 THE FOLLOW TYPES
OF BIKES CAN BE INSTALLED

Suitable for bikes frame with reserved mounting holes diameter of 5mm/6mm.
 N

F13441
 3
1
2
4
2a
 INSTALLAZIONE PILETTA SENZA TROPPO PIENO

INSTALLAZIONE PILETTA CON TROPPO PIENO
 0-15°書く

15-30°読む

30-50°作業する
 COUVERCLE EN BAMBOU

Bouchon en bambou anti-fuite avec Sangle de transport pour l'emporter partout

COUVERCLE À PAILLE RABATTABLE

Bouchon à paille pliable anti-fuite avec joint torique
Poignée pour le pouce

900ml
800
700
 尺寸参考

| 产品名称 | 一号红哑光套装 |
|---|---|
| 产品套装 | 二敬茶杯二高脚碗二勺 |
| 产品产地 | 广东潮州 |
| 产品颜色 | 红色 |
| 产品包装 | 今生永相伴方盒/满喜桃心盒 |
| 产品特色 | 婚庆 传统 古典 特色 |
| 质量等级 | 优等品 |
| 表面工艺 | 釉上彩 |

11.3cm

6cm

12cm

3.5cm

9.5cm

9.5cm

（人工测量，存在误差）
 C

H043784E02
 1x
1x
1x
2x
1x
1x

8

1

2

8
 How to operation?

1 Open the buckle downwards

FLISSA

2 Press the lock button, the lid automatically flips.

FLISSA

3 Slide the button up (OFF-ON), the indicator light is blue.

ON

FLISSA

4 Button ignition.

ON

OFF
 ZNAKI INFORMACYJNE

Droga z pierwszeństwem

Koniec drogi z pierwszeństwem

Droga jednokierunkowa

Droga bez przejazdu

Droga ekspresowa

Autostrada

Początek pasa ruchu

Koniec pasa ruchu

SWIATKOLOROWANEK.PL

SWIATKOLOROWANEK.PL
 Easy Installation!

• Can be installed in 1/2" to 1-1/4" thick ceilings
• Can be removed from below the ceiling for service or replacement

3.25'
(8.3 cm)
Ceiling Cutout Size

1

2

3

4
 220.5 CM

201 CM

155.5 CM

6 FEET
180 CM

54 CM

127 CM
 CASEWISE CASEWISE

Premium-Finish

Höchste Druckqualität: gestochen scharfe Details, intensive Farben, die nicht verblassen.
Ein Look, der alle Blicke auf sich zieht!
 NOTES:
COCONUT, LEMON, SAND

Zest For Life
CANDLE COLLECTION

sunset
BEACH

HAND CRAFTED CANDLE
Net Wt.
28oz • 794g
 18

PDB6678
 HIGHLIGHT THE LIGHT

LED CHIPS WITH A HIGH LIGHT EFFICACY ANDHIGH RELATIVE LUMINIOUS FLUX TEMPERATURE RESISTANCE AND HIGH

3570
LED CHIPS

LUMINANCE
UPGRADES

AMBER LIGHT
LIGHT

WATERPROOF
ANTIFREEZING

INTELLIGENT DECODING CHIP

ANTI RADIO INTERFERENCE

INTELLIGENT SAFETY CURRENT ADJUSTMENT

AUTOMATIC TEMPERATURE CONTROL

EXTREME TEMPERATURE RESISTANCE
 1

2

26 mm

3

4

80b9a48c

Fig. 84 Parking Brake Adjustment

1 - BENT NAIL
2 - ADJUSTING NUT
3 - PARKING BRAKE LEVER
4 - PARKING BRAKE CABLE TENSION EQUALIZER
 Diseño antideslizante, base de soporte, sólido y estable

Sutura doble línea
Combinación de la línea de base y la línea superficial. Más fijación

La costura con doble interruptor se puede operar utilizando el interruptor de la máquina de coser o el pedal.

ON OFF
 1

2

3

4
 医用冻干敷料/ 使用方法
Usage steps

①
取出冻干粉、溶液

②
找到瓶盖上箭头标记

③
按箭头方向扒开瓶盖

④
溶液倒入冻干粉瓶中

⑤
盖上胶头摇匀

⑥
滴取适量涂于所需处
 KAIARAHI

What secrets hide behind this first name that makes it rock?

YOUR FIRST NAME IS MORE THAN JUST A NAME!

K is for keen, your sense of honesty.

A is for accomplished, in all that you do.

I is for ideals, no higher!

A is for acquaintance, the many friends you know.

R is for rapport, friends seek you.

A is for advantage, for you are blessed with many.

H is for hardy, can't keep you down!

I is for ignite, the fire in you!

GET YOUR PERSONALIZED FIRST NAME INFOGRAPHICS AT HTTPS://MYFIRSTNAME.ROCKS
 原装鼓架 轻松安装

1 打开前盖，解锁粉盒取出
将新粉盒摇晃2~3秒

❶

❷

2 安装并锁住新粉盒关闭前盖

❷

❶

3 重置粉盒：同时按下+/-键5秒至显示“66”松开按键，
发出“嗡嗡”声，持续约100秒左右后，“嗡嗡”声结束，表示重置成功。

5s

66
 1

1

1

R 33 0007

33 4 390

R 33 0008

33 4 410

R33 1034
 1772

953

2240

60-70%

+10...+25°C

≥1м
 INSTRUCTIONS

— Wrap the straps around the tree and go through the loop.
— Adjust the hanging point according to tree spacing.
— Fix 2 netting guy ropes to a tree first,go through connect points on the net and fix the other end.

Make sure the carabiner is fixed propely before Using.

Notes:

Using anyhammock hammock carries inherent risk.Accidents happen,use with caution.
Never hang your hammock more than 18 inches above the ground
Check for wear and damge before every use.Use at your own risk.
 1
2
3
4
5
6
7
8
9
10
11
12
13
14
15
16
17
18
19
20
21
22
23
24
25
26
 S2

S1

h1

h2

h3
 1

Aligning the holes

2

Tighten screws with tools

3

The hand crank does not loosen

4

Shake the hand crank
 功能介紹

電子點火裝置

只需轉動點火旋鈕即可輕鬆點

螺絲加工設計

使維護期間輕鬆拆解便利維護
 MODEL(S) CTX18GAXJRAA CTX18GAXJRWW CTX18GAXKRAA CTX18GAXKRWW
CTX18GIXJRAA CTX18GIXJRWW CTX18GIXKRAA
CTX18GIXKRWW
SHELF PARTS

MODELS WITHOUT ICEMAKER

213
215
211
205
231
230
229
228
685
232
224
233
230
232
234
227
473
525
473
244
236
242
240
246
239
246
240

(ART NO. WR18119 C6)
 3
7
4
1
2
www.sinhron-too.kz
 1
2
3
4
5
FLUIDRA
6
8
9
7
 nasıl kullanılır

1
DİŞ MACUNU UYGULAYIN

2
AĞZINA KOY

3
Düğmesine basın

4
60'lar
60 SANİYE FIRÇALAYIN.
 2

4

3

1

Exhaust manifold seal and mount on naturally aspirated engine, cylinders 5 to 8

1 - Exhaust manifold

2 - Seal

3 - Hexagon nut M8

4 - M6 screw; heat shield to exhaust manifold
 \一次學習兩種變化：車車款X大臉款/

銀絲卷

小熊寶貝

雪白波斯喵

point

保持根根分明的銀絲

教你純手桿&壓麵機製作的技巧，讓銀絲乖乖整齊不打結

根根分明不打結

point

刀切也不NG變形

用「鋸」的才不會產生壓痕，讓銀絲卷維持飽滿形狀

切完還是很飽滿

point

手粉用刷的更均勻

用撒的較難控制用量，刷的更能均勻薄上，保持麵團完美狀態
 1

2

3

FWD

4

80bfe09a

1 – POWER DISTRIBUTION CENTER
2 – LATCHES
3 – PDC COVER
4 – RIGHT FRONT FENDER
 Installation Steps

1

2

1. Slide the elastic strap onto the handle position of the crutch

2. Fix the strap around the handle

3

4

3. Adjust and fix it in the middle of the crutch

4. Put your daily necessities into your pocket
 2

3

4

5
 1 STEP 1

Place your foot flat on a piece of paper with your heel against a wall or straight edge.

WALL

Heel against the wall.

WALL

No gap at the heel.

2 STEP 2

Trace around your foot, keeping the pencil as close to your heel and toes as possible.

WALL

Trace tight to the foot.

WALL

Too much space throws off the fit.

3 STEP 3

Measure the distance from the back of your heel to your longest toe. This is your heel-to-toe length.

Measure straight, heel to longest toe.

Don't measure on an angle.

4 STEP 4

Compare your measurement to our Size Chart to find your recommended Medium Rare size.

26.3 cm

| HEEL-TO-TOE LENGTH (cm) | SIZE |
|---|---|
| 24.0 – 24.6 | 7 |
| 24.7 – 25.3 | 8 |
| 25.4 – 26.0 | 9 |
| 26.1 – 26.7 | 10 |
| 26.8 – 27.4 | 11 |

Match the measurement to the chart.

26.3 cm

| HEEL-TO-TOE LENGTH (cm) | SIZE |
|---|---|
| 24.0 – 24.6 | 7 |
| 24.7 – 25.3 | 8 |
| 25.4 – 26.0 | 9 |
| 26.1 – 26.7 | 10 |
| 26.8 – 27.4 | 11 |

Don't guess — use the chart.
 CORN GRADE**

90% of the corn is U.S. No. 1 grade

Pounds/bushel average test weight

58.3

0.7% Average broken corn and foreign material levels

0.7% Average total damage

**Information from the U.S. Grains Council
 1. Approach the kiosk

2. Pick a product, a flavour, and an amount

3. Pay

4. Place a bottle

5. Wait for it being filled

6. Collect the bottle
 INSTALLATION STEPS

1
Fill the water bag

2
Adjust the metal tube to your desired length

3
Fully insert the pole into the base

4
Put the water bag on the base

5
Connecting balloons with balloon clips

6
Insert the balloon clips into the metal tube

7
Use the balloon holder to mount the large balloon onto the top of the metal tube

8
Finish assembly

#####

▶ **Aim of the exercise**
Restate verbatim the first line above and all lines after it through the line containing "INTELLIGENT SAFETY CURRENT ADJUSTMENT"; omit the rest.

▶ **Written response**
 THE FOLLOW TYPES
OF BIKES CAN BE INSTALLED

Suitable for bikes frame with reserved mounting holes diameter of 5mm/6mm.
 N

F13441
 3
1
2
4
2a
 INSTALLAZIONE PILETTA SENZA TROPPO PIENO

INSTALLAZIONE PILETTA CON TROPPO PIENO
 0-15°書く

15-30°読む

30-50°作業する
 COUVERCLE EN BAMBOU

Bouchon en bambou anti-fuite avec Sangle de transport pour l'emporter partout

COUVERCLE À PAILLE RABATTABLE

Bouchon à paille pliable anti-fuite avec joint torique
Poignée pour le pouce

900ml
800
700
 尺寸参考

| 产品名称 | 一号红哑光套装 |
|---|---|
| 产品套装 | 二敬茶杯二高脚碗二勺 |
| 产品产地 | 广东潮州 |
| 产品颜色 | 红色 |
| 产品包装 | 今生永相伴方盒/满喜桃心盒 |
| 产品特色 | 婚庆 传统 古典 特色 |
| 质量等级 | 优等品 |
| 表面工艺 | 釉上彩 |

11.3cm

6cm

12cm

3.5cm

9.5cm

9.5cm

（人工测量，存在误差）
 C

H043784E02
 1x
1x
1x
2x
1x
1x

8

1

2

8
 How to operation?

1 Open the buckle downwards

FLISSA

2 Press the lock button, the lid automatically flips.

FLISSA

3 Slide the button up (OFF-ON), the indicator light is blue.

ON

FLISSA

4 Button ignition.

ON

OFF
 ZNAKI INFORMACYJNE

Droga z pierwszeństwem

Koniec drogi z pierwszeństwem

Droga jednokierunkowa

Droga bez przejazdu

Droga ekspresowa

Autostrada

Początek pasa ruchu

Koniec pasa ruchu

SWIATKOLOROWANEK.PL

SWIATKOLOROWANEK.PL
 Easy Installation!

• Can be installed in 1/2" to 1-1/4" thick ceilings
• Can be removed from below the ceiling for service or replacement

3.25'
(8.3 cm)
Ceiling Cutout Size

1

2

3

4
 220.5 CM

201 CM

155.5 CM

6 FEET
180 CM

54 CM

127 CM
 CASEWISE CASEWISE

Premium-Finish

Höchste Druckqualität: gestochen scharfe Details, intensive Farben, die nicht verblassen.
Ein Look, der alle Blicke auf sich zieht!
 NOTES:
COCONUT, LEMON, SAND

Zest For Life
CANDLE COLLECTION

sunset
BEACH

HAND CRAFTED CANDLE
Net Wt.
28oz • 794g
 18

PDB6678
 HIGHLIGHT THE LIGHT

LED CHIPS WITH A HIGH LIGHT EFFICACY ANDHIGH RELATIVE LUMINIOUS FLUX TEMPERATURE RESISTANCE AND HIGH

3570
LED CHIPS

LUMINANCE
UPGRADES

AMBER LIGHT
LIGHT

WATERPROOF
ANTIFREEZING

INTELLIGENT DECODING CHIP

ANTI RADIO INTERFERENCE

INTELLIGENT SAFETY CURRENT ADJUSTMENT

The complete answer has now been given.